Gau on, gausa bera, itzasu lo, bia hartio

Ma grand’mère, habitait a Hasparren, une très vieille demeure. Grâce à son âge et à une loi qui la protégeait, elle ne pouvait être délogée. Les propriétaires étaient des boulangers cossus qui avaient fait de gros sous. Ils attendaient avec impatience le décès de la locataire récalcitrante, pur augmenté le confort de la piètre demeure… et son loyer. Ma grand’mère était là depuis voilà 50 ans. C’était à désespérer !.. Il s’agissait d’un rez de chaussée au sol en terre battue : un palier conduisait au premier étage par un escalier en bois.
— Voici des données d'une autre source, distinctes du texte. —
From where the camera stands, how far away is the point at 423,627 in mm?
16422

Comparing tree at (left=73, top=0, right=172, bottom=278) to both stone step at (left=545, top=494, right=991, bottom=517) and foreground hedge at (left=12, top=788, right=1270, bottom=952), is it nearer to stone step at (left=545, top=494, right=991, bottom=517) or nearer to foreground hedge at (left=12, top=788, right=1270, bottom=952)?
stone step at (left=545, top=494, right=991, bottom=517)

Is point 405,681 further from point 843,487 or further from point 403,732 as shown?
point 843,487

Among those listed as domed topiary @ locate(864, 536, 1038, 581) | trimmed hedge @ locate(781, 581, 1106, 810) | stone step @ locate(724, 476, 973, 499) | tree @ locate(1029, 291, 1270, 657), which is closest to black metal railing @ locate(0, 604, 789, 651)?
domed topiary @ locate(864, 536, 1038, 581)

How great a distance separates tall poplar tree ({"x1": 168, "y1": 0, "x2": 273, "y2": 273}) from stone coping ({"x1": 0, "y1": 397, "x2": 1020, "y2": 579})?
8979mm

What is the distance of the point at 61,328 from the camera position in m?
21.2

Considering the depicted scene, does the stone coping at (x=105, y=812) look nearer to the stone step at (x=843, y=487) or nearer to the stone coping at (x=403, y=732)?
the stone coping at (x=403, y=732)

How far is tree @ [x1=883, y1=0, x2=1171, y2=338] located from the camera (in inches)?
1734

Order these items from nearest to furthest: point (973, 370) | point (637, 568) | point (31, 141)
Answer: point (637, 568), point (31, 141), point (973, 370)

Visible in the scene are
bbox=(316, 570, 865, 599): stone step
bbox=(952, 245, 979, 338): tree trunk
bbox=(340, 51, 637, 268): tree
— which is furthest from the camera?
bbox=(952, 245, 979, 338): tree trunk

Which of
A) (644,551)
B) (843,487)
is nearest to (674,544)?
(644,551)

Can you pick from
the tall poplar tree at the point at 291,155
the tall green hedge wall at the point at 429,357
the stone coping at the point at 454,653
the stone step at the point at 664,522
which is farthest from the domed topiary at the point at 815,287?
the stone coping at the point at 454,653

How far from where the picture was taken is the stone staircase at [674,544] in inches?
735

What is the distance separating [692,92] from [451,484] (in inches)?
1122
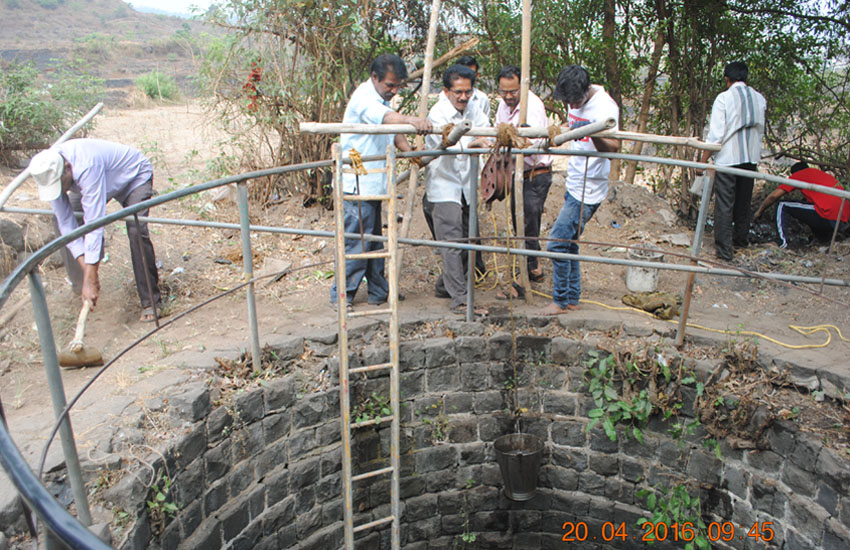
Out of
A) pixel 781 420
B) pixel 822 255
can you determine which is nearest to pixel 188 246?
pixel 781 420

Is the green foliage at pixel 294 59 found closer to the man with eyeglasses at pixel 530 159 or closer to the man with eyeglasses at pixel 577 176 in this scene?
the man with eyeglasses at pixel 530 159

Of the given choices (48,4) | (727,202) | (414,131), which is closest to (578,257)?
(414,131)

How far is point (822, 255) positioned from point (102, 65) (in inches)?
858

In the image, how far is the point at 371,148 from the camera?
4.85 meters

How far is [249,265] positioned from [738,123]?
4.80 metres

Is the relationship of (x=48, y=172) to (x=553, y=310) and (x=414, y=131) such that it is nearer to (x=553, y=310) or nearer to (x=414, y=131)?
(x=414, y=131)

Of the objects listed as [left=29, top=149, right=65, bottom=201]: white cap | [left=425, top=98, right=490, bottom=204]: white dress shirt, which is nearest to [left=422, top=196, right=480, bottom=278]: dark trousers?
[left=425, top=98, right=490, bottom=204]: white dress shirt

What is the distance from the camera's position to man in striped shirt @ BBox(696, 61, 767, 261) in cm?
610

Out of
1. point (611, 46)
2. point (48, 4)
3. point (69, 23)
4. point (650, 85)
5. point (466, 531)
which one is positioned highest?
point (48, 4)

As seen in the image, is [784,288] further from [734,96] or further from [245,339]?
[245,339]

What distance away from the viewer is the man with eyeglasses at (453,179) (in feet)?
16.3

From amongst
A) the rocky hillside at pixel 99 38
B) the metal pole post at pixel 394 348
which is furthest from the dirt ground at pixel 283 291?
the rocky hillside at pixel 99 38

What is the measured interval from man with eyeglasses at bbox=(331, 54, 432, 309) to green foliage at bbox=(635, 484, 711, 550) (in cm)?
258
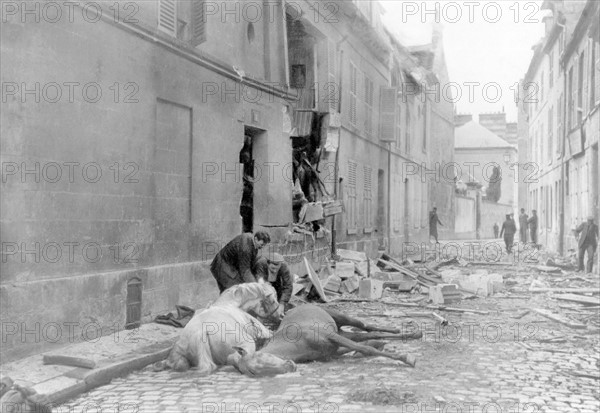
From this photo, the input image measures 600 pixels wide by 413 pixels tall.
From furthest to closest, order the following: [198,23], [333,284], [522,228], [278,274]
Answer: [522,228]
[333,284]
[198,23]
[278,274]

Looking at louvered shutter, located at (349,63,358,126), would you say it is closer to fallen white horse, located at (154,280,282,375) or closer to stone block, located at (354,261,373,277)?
stone block, located at (354,261,373,277)

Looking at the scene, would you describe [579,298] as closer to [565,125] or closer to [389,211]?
[389,211]

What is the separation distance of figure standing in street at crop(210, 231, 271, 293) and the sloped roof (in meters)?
61.3

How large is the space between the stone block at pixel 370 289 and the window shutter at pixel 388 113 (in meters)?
10.9

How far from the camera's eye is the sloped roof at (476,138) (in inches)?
2648

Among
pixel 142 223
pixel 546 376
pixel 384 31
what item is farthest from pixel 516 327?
pixel 384 31

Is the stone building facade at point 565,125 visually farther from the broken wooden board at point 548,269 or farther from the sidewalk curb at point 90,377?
the sidewalk curb at point 90,377

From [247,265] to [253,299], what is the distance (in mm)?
1385

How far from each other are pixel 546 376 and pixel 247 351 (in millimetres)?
3077

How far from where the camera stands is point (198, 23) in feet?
34.6

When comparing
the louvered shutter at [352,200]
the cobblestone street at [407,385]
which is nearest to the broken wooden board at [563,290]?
the cobblestone street at [407,385]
Là se trouvait l’unique chambre à coucher avec ses deux grands lit Empire et une commode où se posait à une jolie cuvette en faïence fleurie et sa cruche assortie. Là, au petit matin, nous nous débarbouillions aussi rapidement que possible le visage avec l’eau glacée. En bas, à droite, la cuisine assez ample, qui servait aussi de salle à manger et où l’on recevait les visites éventuelles. Un grand placard, rempli de pots de confitures et de confits de porc, garnissait tout un mur. Une cheminée à même le sol avec un joli feu de bois qui était la seule source de chauffage et avec sa marmite en cuivre, suspendue à la crémaillère où cuisait soit la soupe de légumes, soit un plat à longue cuisson qui mijotait doucement. Un grand buffet vaisselier était la seule note élégante, pourrais-je dire, de la pièce. Au milieu une table rectangulaire recouverte d’une toile cirée, s’entourait de plusieurs chaises en bois au siège en paille.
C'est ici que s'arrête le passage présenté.